题解原文:
....................
LeetCode每日一题：对称二叉树

问题描述

Given a binary tree, check whether it is a mirror of itself (ie, symmetric around its center).
For example, this binary tree is symmetric:
1
/
2 2
/ \ /
3 4 4 3

But the following is not:
1
/
2 2
\
3 3

Note:
Bonus points if you could solve it both recursively and iteratively.

问题分析

求一棵树是不是对称的，对于一个节点，要满足他两个孩子是相同的，并且左孩子的左孩子与右孩子的右孩子要相等，左孩子的右孩子要和右孩子的左孩子相等，用递归做就行了。

代码实现

public boolean isSymmetric(TreeNode root) {
        if (root == null) return true;
        return isSymmetricHelper(root.left, root.right);
    }

    private boolean isSymmetricHelper(TreeNode leftChild, TreeNode rightChild) {
        if (leftChild == null && rightChild == null) return true;
        if (leftChild == null && rightChild != null) return false;
        if (leftChild != null && rightChild == null) return false;
        if (leftChild.val != rightChild.val) return false;
        return isSymmetricHelper(leftChild.left, rightChild.right) && isSymmetricHelper(leftChild.right, rightChild.left);
    }
....................
练习题目:
(1) 把这篇题解里从“But the following”开始、到“左孩子相等，用递归做就行了。”为止（包括这一句）的部分原样打印出来。
(2) 列出这篇题解里全部用中文写的小节标题，不算最上面的总标题。
这些行是单独附上的材料，跟这篇题解没有关系。

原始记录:
....................
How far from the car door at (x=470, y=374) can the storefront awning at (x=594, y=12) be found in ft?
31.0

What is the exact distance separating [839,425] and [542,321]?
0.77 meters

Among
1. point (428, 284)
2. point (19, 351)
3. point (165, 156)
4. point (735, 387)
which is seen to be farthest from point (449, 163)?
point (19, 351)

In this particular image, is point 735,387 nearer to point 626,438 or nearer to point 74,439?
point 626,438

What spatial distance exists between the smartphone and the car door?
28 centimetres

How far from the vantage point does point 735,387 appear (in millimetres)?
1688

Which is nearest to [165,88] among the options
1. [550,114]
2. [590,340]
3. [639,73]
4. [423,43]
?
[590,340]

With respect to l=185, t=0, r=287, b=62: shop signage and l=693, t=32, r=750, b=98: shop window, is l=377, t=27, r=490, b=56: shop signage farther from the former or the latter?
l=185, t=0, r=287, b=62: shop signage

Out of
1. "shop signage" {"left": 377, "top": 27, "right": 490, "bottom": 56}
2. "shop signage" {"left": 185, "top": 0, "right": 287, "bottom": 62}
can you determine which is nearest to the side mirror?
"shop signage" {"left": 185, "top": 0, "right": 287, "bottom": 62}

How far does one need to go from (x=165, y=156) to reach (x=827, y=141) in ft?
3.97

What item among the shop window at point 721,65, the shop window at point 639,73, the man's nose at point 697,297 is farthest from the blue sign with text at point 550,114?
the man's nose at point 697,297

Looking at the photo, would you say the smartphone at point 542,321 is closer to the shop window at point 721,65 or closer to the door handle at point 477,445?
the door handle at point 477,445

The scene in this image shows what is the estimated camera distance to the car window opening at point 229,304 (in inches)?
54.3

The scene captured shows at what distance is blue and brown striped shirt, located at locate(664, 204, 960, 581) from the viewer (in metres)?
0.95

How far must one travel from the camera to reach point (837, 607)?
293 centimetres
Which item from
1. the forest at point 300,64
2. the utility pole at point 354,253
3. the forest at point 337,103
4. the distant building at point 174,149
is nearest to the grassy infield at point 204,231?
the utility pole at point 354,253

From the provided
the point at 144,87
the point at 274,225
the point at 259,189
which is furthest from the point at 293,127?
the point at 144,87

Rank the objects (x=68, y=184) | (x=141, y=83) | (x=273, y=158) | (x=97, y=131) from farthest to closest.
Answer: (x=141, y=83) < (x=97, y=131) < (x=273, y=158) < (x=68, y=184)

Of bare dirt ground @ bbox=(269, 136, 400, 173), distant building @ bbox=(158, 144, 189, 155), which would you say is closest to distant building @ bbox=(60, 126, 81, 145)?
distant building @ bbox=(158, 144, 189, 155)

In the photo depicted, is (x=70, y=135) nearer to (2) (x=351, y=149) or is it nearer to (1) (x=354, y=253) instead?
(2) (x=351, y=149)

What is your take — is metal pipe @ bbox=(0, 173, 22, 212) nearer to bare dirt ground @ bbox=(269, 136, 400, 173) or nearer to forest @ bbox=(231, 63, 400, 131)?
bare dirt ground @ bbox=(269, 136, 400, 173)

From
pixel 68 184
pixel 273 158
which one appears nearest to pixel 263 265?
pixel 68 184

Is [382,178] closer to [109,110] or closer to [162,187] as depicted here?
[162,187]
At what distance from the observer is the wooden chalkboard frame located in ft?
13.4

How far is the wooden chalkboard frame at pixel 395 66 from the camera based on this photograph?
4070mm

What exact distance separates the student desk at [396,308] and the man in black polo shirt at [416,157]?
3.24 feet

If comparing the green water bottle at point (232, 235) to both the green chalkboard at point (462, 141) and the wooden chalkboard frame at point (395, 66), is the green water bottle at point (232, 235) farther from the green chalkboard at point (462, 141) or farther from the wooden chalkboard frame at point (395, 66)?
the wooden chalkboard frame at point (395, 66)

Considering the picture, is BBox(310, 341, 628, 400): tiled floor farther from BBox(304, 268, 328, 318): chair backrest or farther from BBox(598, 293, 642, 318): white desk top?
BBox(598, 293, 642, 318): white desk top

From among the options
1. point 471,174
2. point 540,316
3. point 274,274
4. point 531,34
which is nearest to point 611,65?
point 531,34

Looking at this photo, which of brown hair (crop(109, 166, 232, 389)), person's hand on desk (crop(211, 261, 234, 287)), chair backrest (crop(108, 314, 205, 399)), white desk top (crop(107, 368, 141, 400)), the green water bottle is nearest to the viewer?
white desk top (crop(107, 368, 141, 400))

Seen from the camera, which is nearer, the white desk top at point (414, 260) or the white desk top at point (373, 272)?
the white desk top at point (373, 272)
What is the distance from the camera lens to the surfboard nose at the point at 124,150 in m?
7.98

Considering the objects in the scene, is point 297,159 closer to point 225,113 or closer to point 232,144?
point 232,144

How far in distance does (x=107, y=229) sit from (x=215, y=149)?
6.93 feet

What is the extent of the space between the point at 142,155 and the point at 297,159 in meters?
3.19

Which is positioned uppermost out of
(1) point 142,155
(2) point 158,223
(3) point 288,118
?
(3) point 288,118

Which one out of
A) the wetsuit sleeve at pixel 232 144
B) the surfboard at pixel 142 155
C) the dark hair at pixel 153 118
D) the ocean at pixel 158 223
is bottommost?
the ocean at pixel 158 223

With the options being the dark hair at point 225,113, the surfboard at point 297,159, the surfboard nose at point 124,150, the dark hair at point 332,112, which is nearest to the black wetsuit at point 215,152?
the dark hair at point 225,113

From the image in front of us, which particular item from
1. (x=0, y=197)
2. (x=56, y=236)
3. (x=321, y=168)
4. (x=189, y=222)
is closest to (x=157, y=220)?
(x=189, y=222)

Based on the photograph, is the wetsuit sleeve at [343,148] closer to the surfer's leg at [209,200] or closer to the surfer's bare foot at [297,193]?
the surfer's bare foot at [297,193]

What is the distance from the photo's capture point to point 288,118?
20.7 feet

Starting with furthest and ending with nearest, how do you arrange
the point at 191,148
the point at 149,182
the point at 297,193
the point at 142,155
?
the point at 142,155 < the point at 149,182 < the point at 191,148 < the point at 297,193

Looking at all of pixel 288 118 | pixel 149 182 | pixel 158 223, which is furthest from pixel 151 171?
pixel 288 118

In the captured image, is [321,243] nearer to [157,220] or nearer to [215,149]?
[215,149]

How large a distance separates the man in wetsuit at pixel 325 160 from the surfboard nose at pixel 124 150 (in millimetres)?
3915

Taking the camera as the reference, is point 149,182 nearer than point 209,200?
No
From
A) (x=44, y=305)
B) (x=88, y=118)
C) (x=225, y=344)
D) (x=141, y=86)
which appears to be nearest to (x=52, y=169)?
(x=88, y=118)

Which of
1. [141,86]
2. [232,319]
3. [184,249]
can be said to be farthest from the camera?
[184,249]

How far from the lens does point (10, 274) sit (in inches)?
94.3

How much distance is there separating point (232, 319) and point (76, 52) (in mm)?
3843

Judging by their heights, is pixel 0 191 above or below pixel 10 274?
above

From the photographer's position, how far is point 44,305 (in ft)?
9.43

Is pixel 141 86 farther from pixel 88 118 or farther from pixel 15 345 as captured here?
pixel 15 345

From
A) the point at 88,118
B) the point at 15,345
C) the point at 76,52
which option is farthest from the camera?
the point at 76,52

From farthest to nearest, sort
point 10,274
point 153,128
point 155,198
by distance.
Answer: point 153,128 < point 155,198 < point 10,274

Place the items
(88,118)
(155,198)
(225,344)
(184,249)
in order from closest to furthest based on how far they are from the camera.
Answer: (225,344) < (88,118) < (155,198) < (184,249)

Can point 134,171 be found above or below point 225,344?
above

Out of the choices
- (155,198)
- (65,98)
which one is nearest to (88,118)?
....................
逐题答案:
(1)
But the following is not:
1
/
2 2
\
3 3

Note:
Bonus points if you could solve it both recursively and iteratively.

问题分析

求一棵树是不是对称的，对于一个节点，要满足他两个孩子是相同的，并且左孩子的左孩子与右孩子的右孩子要相等，左孩子的右孩子要和右孩子的左孩子相等，用递归做就行了。

(2) 问题描述、问题分析、代码实现